Everyone worries about AI taking developer jobs, but what if AI wipes out the entire off-the-shelf software industry?
The "build vs. buy" equation has flipped. Businesses used to buy SaaS because it was cheaper than building their own. AI has changed that—building your own is now more affordable than ever.
The discovery problem. AI recommendations default to well-established solutions. Think SEO is a long game? Try LLM SEO.
Six months ago, we needed an AI-powered code review tool. We explored several options and ultimately "vibe-coded" our own app that lives in a GitHub action, takes a git log
, sends it to Claude via the API, grabs the response and posts the results to our team's Slack. Done. The best part? AI wrote the entire thing faster than it would take to sign up for a SaaS.
How long until every company realizes they can do this?
Need a simple "CRUD" CRM, but with JIRA-style tasks? Done. Need a mobile time-tracking app for remote employees, but with GPS and a bar code reader? AI will spit out a React Native iOS build in minutes. Why pay for yet another SaaS when you can "vibe-code" something in a week?
And mark my words, LLM providers are one step away from actually hosting the code they generate. Who needs to spawn an AWS server if you can just ask OpenAI to run the code it just wrote?
- "Hey Siri! build me a Basecamp, but with green buttons, also register a domain, spawn a server and host it all there, charge this credit card when you're done"

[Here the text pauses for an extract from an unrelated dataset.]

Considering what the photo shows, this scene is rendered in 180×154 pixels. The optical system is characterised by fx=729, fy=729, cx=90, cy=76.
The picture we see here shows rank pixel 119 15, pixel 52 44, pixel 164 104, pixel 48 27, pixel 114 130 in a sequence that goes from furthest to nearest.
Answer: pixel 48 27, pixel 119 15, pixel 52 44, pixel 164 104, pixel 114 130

- "Absolutely, that'd be $1.17 per hour"
AI doesn’t just make it easier to build software—it makes it harder for new SaaS products to get discovered. When you ask AI for recommendations, it defaults to the biggest names.
And not just in SaaS, by the way, in open source too. Imagine launching a killer new JS framework today. AI coding assistants and tools like Cursor will just default to React anyway. And not even the latest version of it! In a recent tweet Adam Wathan, the creator of Tailwind, asked: "Has anyone migrated to Tailwind 4.0 yet?"
The most popular response was "Nah! we're still waiting for LLMs to learn it."
AI isn’t just "the next internet moment." It’s more like "the social network moment." Echo chambers get louder, big names get bigger, and smaller ones disappear into the noise.
Or at least a "go-to" product in a niche. If your app becomes something people mention on their CVs or job descriptions, you win. Examples: Slack. HubSpot. Salesforce etc. A salesperson moving to a new company simply expects Salesforce to be there. That kind of lock-in ensures survival.
Simple CRUD apps will just die. The ones that survive will own infrastructure or at least some part of it. Instead of building another AI voice assistant, create one with built-in VoIP and provide landline numbers to customers.
Examples:
Transistor.fm – Not just a SaaS, but also a podcast hosting and publishing pipeline.
Postmark (or any transactional email service really) – yes, AI can code an email-sending app, but it can't get you a 10-year old high-reputation sender IP address trusted by Gmail and Outlook.
SignWell (online document sign), SavvyCal (Calendly replacement) and similar "inter-business" file-sharing & escrow apps that act as intermediaries, owning some part of the communication channel. Those are literally easier to use than bother vibe-coding a custom alternative. However, these apps are so trivial to clone, that success comes down to who’s the better marketer.
Side-project-scale, "one simple tool" SaaS products that used to be easy wins—form builders, schedulers, basic dashboards, simple workflow apps—those days are over. Even bigger apps but in a well-researched field, like project management or (cough-cough) helpdesk software are in danger. If AI can generate it in an afternoon, no one is paying a subscription for it. Oh, and "no code" is toasted obviously.
The SaaS graveyard is about to get a lot more crowded. I give it 4 years.
Software consulting is making a comeback though. Someone has to clean up the vibe-coded chaos.